++++ Source extract

Theatre and cinema in Macau, China

The Dom Pedro V Theatre (伯多祿五世劇; Teatro Dom Pedro V) is a historical theatre situated at Largo de Santo Agostinho in São Lourenço, Macau, China. It is one of the first western-style theatres in East Asia. The theater is an important landmark in the region and remains a venue for important public events and celebrations today.

==History==
The theatre was built in 1860 by the local Portuguese to commemorate their reigning king, Peter V. It used to be a regular meeting place for the Portuguese and Macanese people living in Macau. Its current façade was added in 1873. The theater was used as a refugee shelter in the World War II. In 2005, the theater became one of the designated sites of the Historic Centre of Macau enlisted on the UNESCO World Heritage List. In August 2017, the portico ceiling of the theater was damaged due to Typhoon Hato.

==Architecture==
The theater is neo-classical in design, incorporating a portico front on a rectilinear plan. The building is 41.5 metres long and 22 metres wide. Apart from being a theatre, it features a ballroom, a study room, and a billiard room.

- Hosted the Italian opera Madama Butterfly's premiere in Asia.
- Undergone various reconstructions throughout its history. It discontinued operating and was left unused for almost two decades due to structural corrosion by termites before reopened in 1993 after large scale renovations.

++++++++
++++ Given records

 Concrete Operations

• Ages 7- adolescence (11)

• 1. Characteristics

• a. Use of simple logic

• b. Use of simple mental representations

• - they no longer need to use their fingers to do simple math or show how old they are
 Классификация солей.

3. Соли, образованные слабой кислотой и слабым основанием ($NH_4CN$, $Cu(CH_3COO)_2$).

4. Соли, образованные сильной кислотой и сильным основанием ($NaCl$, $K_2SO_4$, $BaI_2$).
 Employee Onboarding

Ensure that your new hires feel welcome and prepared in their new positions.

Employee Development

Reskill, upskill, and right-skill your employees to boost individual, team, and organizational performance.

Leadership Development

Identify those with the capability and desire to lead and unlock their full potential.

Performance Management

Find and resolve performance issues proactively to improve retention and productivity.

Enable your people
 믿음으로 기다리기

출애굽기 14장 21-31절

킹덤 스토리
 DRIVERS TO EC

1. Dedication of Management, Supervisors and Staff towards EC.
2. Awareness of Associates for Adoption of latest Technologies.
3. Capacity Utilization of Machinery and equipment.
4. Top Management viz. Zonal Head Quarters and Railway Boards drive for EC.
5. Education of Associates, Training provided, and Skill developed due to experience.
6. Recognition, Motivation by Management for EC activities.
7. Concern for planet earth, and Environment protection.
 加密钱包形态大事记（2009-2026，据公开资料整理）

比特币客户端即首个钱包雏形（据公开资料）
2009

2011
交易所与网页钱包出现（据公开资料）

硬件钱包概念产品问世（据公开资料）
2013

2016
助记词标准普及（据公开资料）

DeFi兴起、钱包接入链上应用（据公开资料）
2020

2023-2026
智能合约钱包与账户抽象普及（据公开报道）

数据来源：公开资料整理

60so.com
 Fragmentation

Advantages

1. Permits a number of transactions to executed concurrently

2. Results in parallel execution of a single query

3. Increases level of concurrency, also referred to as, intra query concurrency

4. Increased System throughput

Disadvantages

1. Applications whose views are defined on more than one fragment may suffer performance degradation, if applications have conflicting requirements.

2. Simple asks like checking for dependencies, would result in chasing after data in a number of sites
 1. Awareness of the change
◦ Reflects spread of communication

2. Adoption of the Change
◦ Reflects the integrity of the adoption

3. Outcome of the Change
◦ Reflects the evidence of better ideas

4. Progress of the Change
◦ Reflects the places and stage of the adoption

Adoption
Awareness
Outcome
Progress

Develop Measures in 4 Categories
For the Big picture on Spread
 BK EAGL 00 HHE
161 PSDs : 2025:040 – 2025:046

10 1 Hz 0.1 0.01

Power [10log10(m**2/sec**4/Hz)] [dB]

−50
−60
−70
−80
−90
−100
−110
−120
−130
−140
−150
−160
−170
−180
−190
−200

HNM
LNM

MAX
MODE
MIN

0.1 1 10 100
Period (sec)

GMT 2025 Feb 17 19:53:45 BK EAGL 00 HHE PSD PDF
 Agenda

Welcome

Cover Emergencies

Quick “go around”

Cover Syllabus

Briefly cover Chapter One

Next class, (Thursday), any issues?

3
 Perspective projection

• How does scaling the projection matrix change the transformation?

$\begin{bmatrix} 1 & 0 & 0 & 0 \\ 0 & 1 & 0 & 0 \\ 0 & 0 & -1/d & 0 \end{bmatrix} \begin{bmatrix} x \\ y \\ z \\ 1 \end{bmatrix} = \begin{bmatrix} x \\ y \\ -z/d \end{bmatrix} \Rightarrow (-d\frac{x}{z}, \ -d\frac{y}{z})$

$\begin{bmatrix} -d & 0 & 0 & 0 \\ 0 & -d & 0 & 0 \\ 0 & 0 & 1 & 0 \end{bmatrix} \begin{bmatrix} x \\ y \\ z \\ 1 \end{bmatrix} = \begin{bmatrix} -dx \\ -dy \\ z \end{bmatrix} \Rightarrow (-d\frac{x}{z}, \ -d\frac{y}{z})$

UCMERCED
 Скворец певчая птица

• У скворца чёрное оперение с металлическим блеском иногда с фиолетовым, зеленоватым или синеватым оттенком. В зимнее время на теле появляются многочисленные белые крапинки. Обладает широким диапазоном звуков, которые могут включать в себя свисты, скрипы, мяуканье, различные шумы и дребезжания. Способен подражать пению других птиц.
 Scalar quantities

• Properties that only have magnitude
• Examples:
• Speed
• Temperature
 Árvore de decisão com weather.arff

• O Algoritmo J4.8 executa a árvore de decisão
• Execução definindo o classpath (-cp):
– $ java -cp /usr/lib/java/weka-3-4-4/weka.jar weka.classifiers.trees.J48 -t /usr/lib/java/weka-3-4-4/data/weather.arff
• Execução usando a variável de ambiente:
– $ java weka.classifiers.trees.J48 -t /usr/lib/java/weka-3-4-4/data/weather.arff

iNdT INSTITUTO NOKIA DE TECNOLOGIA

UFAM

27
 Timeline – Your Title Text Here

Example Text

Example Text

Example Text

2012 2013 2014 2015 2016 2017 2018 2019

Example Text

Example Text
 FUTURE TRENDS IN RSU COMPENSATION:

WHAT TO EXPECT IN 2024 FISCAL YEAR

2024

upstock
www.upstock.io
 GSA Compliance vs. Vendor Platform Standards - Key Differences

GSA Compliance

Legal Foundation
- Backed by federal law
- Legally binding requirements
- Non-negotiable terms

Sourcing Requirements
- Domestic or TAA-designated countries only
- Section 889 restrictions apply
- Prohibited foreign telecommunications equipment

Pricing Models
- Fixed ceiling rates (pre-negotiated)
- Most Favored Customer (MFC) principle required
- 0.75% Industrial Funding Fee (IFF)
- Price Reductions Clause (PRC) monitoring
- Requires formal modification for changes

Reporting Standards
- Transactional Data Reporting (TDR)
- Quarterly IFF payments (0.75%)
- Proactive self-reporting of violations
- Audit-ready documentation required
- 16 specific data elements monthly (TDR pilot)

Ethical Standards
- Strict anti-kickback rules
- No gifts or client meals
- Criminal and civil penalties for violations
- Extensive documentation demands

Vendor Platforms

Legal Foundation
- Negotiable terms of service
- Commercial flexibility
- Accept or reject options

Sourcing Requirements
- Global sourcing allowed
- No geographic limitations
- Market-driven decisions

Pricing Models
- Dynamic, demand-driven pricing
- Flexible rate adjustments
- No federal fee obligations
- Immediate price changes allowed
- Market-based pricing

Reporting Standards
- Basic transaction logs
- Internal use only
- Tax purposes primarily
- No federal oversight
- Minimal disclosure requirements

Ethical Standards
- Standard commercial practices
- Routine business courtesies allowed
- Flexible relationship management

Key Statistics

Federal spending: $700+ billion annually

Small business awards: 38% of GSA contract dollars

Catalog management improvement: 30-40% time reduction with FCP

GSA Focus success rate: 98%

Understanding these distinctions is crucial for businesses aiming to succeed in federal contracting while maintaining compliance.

++++++++

__What this exercise asks__:
a: According to the passage on the Dom Pedro V Theatre, in what year was the theatre's current façade added?
b: Summarize the passage on the Dom Pedro V Theatre in two sentences.
c: Return the portion of the passage on the Dom Pedro V Theatre from "Theatre and cinema" to "and celebrations today.", copied word for word.

__Completed exercise__:
a: 1873

b: The Dom Pedro V Theatre, built in 1860 by the local Portuguese at Largo de Santo Agostinho in São Lourenço, Macau, to commemorate King Peter V, is one of the first western-style theatres in East Asia. Neo-classical in design and including a ballroom, a study room, and a billiard room, it was left unused for almost two decades because of termite damage before reopening in 1993, and in 2005 it became one of the designated sites of the Historic Centre of Macau on the UNESCO World Heritage List.

c:
Theatre and cinema in Macau, China

The Dom Pedro V Theatre (伯多祿五世劇; Teatro Dom Pedro V) is a historical theatre situated at Largo de Santo Agostinho in São Lourenço, Macau, China. It is one of the first western-style theatres in East Asia. The theater is an important landmark in the region and remains a venue for important public events and celebrations today.